Hi guys, I am new to hdf5 and HSDS but I’ve read quite a substantial amount of topics and documentation.
From what I gather, to load a netcdf file into HSDS without copying and/or changing its contents use hsload --link and the file will be available to HSDS with the class ‘H5D_CHUNKED_REF_INDIRECT’.
My question is: how does this compare with loading without the --link flag in terms of performance to read the data afterwards?
If I use the data in a cluster with lots of nodes, would reading the file be faster if I use the native HSDS representation? (i.e. chunks on separate files vs single .nc file) I guess what I am trying to figure out is what is the performance degradation or downsides in using the --link option with a single .nc file.
Yes, that’s correct… with the
--link option the chunk data in the source file is not copied, but rather the HSDS datasets keep track of where the chunks are in the original source files.
Running hsload with --link is quite a bit faster than without (very little data needs to be copied) and you’ll save on storage costs (if you intend to keep the original HDF5 files around anyway).
Performance is usually a bit better without using linking. It depends a lot on how the HDF5 files are structured though. Best thing would be to try hsloading with and without the link option and see how the performance differs for your intended application.
Let us know what you find out!
Thanks @jreadey I’ve reach more or less the same conclusion.
One thing that was sort of a surprise was that when using --link sometimes seemed that the HSDS server (local) needed to fetch the entire .nc/.h5 file from storage (AWS), resulting in longer first run times than without --link.
Could it be the case that the server is downloading the entire file to the local cache before serving it? Would it be a problem for really large files that don’t fit in memory?
I am asking because a client has a HSDS server set up and uses the --link option, I am trying to assess the pros and cons of migrating to native HSDS format.

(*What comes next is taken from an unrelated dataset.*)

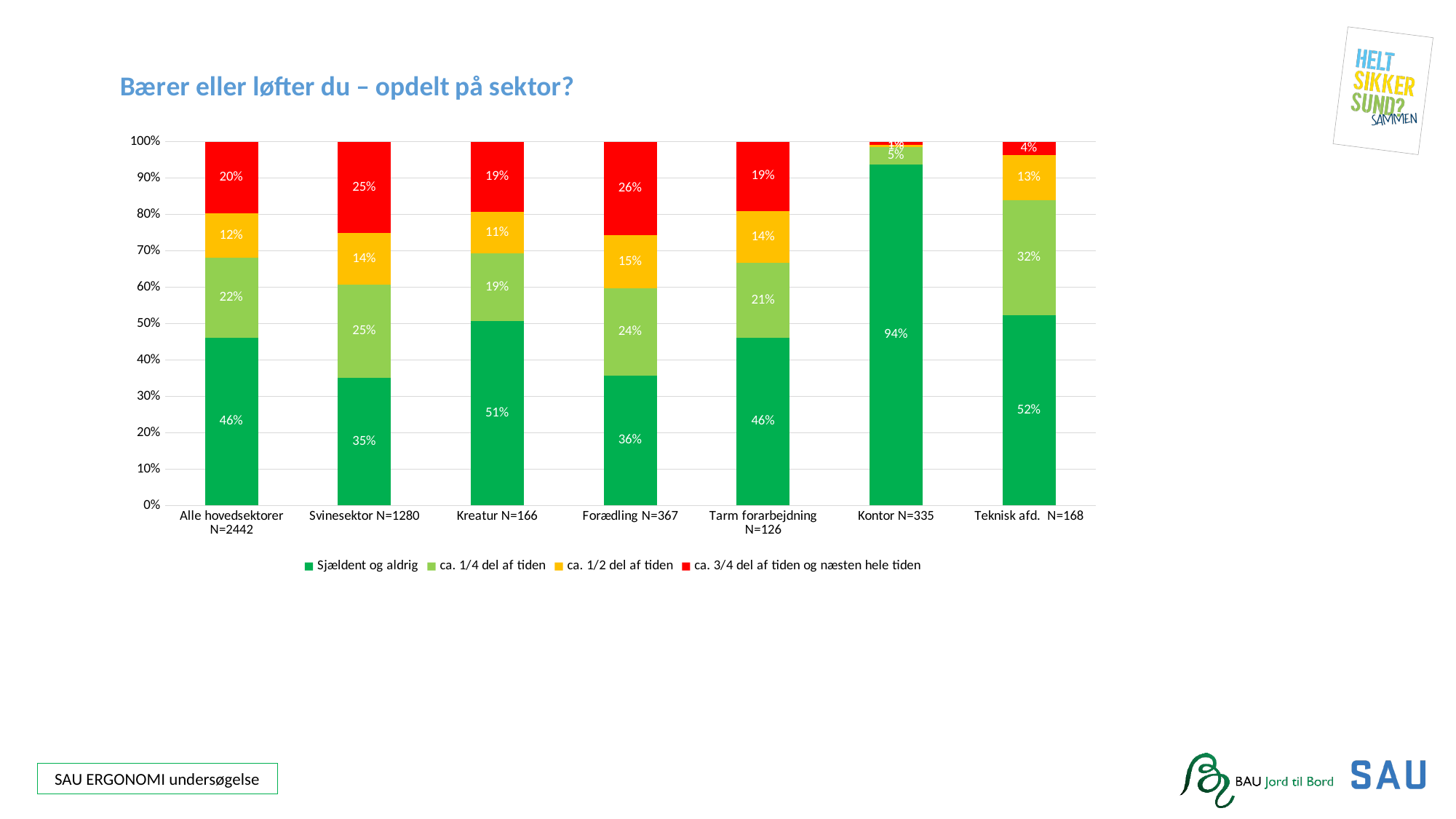
How many sector categories are shown on the x axis? 7 What is the title of the chart? Bærer eller løfter du – opdelt på sektor? What is the difference between the 'Sjældent og aldrig' values for Kreatur N=166 and Forædling N=367? 15% What is the 'ca. 1/2 del af tiden' value for Svinesektor N=1280? 14% Which is larger: the 'ca. 3/4 del af tiden og næsten hele tiden' value for Svinesektor N=1280 or for Alle hovedsektorer N=2442? Svinesektor N=1280 What is the 'ca. 3/4 del af tiden og næsten hele tiden' value for Forædling N=367? 26% What is the 'ca. 1/4 del af tiden' value for Teknisk afd. N=168? 32% How many series does the legend list? 4 Which sector has the lowest 'Sjældent og aldrig' value? Svinesektor N=1280 Which sector has the highest 'Sjældent og aldrig' value? Kontor N=335 What is the 'Sjældent og aldrig' value for Kontor N=335? 94% What kind of chart is shown on the slide? Stacked bar chart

No, actually with hsload it’s actually hsload that is pulling information from the HDF5 file. HSDS will only read from the file when a client is actually trying to read dataset data.
When hsload needs to access a file on S3, it uses the s3fs driver. So in principle, it shouldn’t need to pull the entire file down, though how much of the file depends on the particulars of how metadata is organized within the file and how much pre-fetching s3fs is doing.
BTW, we should have some updates out soon that will improve the performance of hsload with the --link option.
@jreadey Thank you very much! I really appreciate the well thought response. I will report back our findings and conclusions if our company gets this contract for optimizing their HSDS server setup.